(Source data)
┌──

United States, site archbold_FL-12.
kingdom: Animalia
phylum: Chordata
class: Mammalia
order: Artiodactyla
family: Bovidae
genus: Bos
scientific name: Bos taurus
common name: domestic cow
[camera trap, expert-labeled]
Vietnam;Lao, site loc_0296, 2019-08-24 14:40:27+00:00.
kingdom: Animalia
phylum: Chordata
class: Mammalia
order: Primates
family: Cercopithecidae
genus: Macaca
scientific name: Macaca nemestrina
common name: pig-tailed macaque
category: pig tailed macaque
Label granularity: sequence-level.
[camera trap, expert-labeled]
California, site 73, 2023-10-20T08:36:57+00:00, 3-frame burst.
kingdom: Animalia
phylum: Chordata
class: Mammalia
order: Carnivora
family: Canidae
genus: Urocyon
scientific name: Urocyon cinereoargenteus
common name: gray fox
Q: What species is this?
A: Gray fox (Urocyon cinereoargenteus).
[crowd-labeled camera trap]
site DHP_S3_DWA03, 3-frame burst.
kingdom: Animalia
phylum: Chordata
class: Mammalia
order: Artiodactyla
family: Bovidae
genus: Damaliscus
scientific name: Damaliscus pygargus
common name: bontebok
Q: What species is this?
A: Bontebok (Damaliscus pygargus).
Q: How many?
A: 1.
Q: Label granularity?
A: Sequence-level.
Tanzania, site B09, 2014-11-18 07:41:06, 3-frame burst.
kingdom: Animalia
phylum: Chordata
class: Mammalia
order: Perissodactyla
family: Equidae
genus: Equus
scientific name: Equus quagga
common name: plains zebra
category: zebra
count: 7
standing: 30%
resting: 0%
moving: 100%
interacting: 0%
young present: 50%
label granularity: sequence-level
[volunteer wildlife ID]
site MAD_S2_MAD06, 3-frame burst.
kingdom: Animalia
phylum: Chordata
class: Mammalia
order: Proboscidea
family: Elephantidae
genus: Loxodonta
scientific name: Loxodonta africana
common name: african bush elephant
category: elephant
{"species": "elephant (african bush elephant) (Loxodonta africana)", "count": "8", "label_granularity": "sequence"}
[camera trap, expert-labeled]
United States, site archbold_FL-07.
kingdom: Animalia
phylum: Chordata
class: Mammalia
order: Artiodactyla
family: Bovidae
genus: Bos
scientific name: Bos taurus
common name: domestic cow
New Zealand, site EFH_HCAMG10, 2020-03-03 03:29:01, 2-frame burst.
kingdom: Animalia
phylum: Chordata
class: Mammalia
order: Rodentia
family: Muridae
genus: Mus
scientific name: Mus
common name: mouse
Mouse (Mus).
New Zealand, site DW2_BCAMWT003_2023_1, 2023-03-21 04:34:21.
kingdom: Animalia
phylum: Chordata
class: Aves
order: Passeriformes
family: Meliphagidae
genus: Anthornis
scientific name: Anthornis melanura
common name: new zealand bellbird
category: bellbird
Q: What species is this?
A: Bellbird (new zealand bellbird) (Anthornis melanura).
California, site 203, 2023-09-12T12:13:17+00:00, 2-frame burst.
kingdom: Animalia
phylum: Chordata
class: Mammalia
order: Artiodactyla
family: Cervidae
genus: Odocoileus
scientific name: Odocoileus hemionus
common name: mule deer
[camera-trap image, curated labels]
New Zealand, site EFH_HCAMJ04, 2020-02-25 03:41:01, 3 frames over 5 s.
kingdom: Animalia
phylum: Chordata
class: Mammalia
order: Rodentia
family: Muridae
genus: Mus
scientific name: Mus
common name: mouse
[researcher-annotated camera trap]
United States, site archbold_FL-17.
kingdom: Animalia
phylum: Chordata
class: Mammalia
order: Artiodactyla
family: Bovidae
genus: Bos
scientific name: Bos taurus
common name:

└──

Pull out every line of the records above that contains the word "bush".

## Expected answer
common name: african bush elephant
{"species": "elephant (african bush elephant) (Loxodonta africana)", "count": "8", "label_granularity": "sequence"}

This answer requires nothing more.